La jeune fille n’osa protester. Elle se mit en garde, mal assurée. Ses sandales glissaient dans la boue et l’épée était trop courte à son goût. Elle semblait aussi mal équilibrée et la poignée était trop épaisse, elle peinait à maintenir l’arme correctement.
Mais déjà son adversaire lui assenait un coup puissant. Elle le para de justesse, le choc résonna dans tout son bras droit. Elle manquait de force et surtout d’entraînement. Elle prit le sourire goguenard du bonhomme pour un moment d’inattention et tenta de lui porter un coup, une taille au flanc droit. La parade fut si violente qu’il s'en fallut de peu pour quelle ne lâche son arme. L’homme riposta, deux, trois, quatre coups qu’elle parvint à parer toujours plus difficilement avant de tomber à la renverse sous la pression de l’assaut. Penaude, elle gisait dans la boue, l’assistance la raillait, hilare, et son adversaire, content d’amuser la galerie, faisait déjà mine de quitter le terrain. Un coup d’oeil à dame Layna lui révéla à quel point elle était contrariée. Pire, l’humiliation semblait plus grande encore pour la concubine que pour la gamine assise le cul dans la boue.

Alors elle se releva, assura sa prise sur son épée et apostropha son adversaire :

— Eh toi, on en a pas fini !

L’homme se retourna. Il la contempla sans même prendre la peine de se mettre en garde. Lorsque telle une furie, elle fondit sur lui, l’épée levée pour le fendre en deux comme une bûche, il n'esquissa pas un geste. Au dernier moment, vif comme l’éclair, il fit un pas de côté. Et quand la donzelle déséquilibrée et emportée par son élan passa à sa hauteur, du plat de son épée, il lui flanqua une formidable tape sur les fesses. Fille s’étala à nouveau de tout son long dans la fange. Son visage heurta durement le sol. Elle demeura un instant immobile, sonnée.

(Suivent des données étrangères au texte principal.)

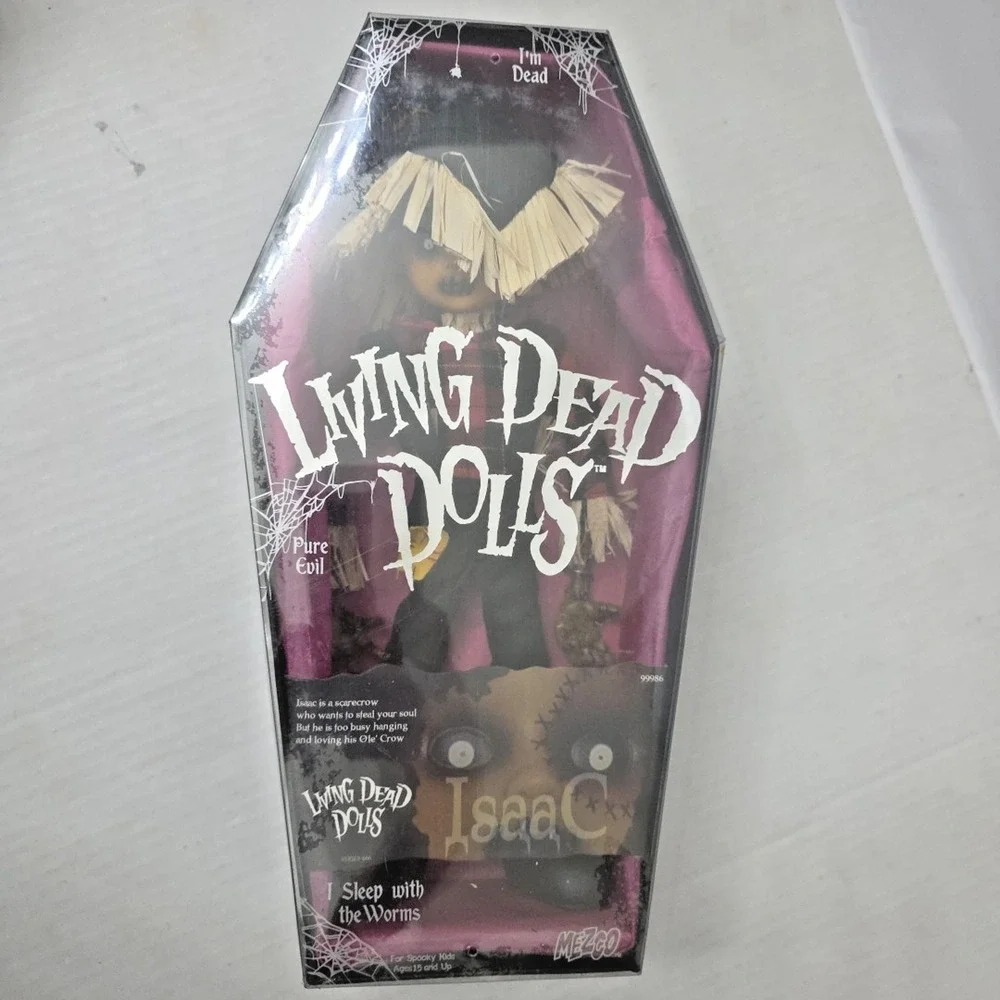 Rare Mezco Living Dead Dolls Isaac Scarecrow Doll Series 20 Coffin Box Horror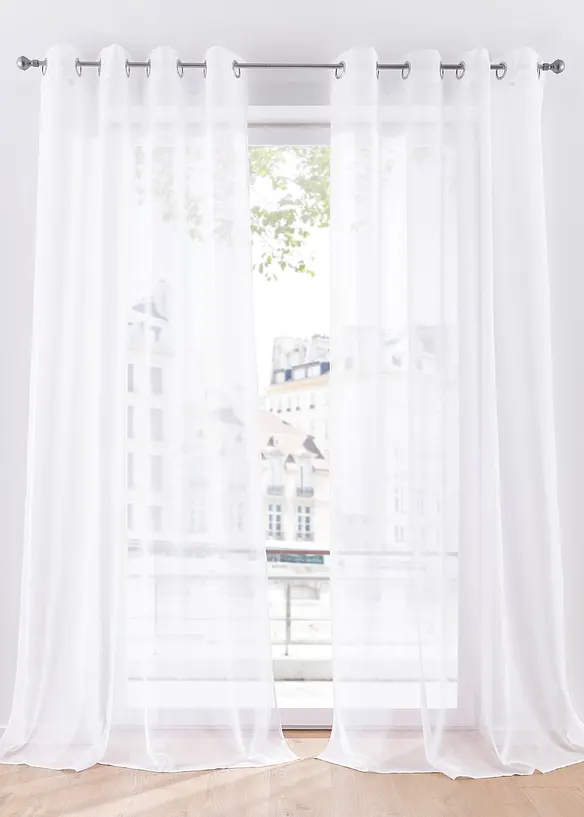 Gardin med resirkulert polyester og fin struktur (1 stk.), bonprix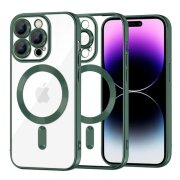 Husa MagSafe pentru Apple iPhone 14 Pro Max, Techsuit, Luxury Crystal, Verde Inchis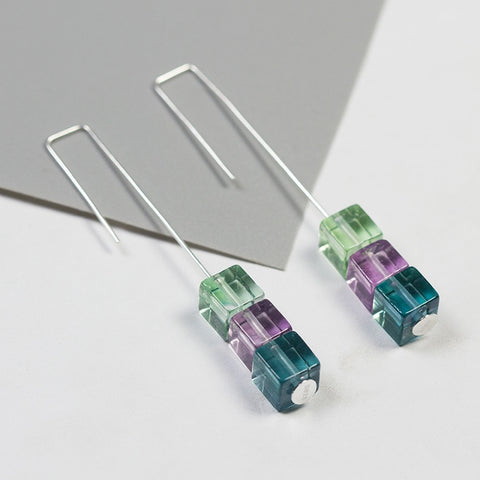 INATURE 925 Sterling Silver Natural Square Crystal Drop Earrings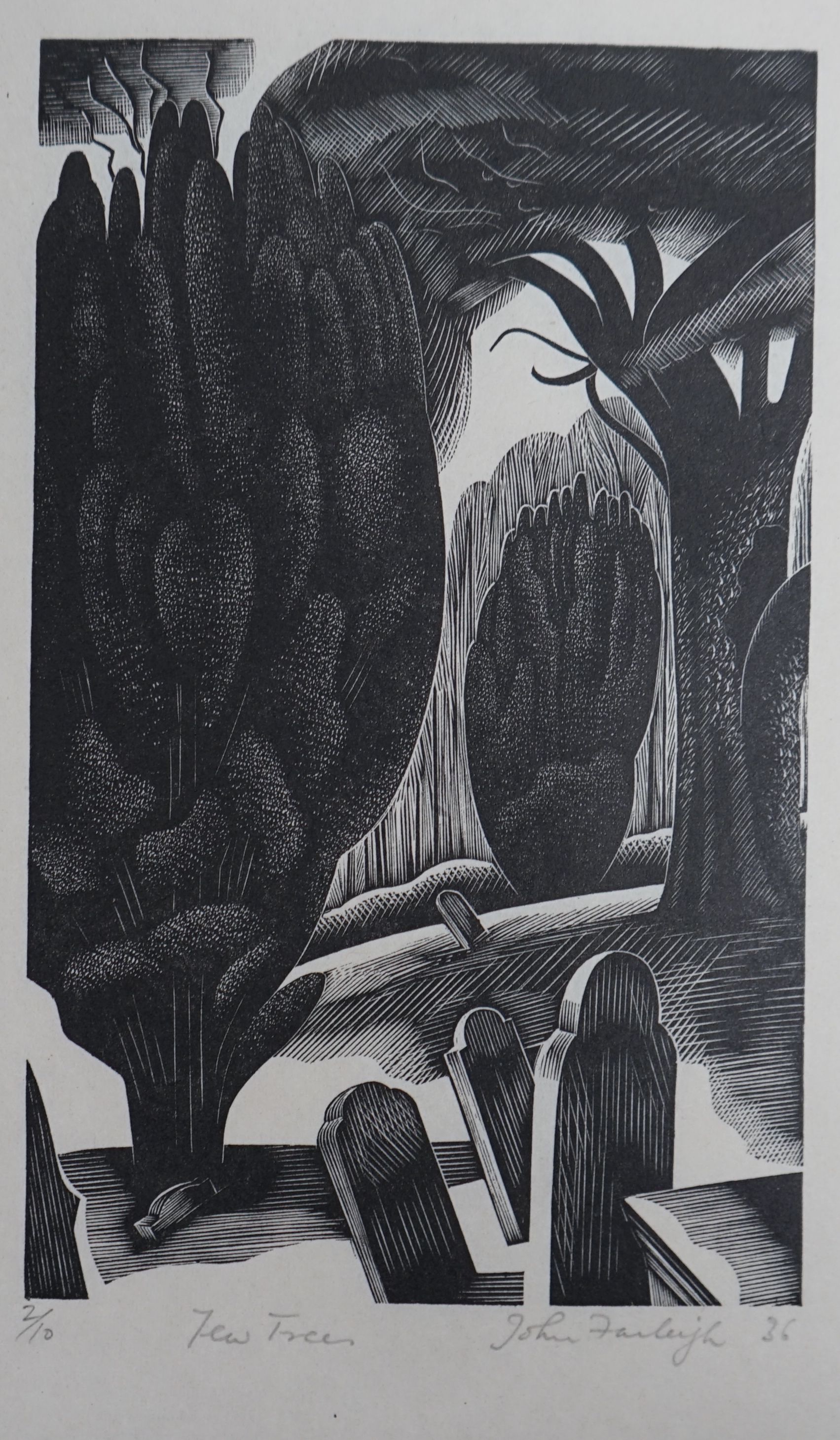 John Farleigh (1900-1965), four woodblock prints, Dhalia, Apples, Yew Trees and another Yew Trees, - Image 2 of 4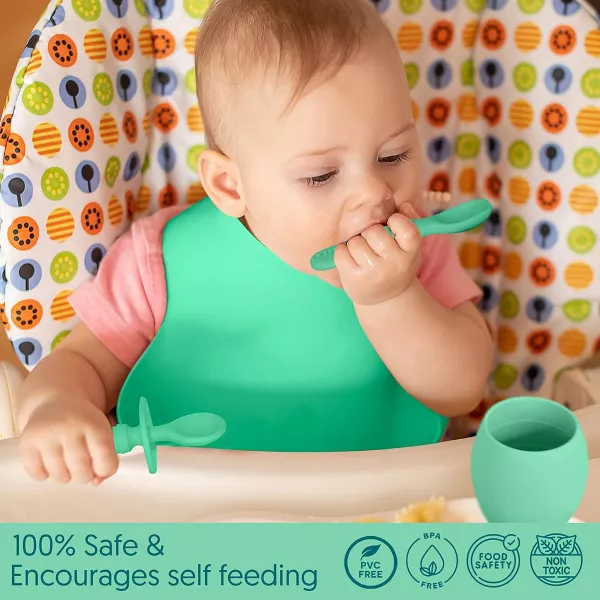 Sperric Baby Silicone Feeding Set 8-Piece - Led Weaning Utensils, Bibs, Infant Cups Toddlers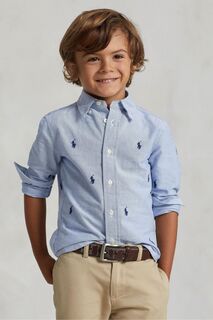 Синяя рубашка для мальчика с логотипом по всей поверхности Polo Ralph Lauren, синий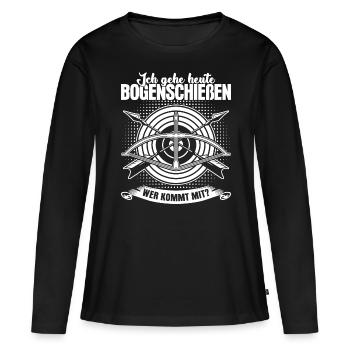 3D Bogensport Langbogen Compoundbogen - Frauen Premium Bio Langarmshirt - Schwarz - Vorne - Julia (174cm)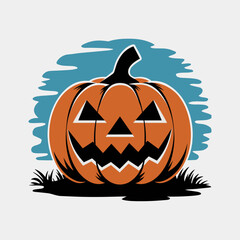 Orange funny Halloween pumpkin vector illustration isolated on a solid background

Les éclats de rire fusaient. L’humiliation était totale. Des larmes de rage se mêlaient à la boue qui lui obstruait les yeux. Elle se releva en titubant, avisa son épée au sol, se pencha pour s’en emparer.

— Cela suffit !

L’ordre venait de Dame Layna. Fille baissa la tête. Trempée jusqu’aux os, couverte de boue, elle n’en menait pas large. Déjà, la rage faisait place à la résignation. Les larmes coulaient sans retenue le long de ses joues. Mais c'était maintenant des larmes de honte. À l’abri sous sa tonnelle improvisée, Layna fulminait tandis que les hommes riaient à gorge déployée en évoquant cette nouvelle botte que déjà ils baptisaient le « claque-fesse ».

Même les quatre soldats qui maintenaient les poteaux de la tonnelle peinaient à retenir un sourire.

Layna leur lança un regard noir et se tourna vers Fille.

— Nous rentrons ! Tu t’es suffisamment donnée en spectacle.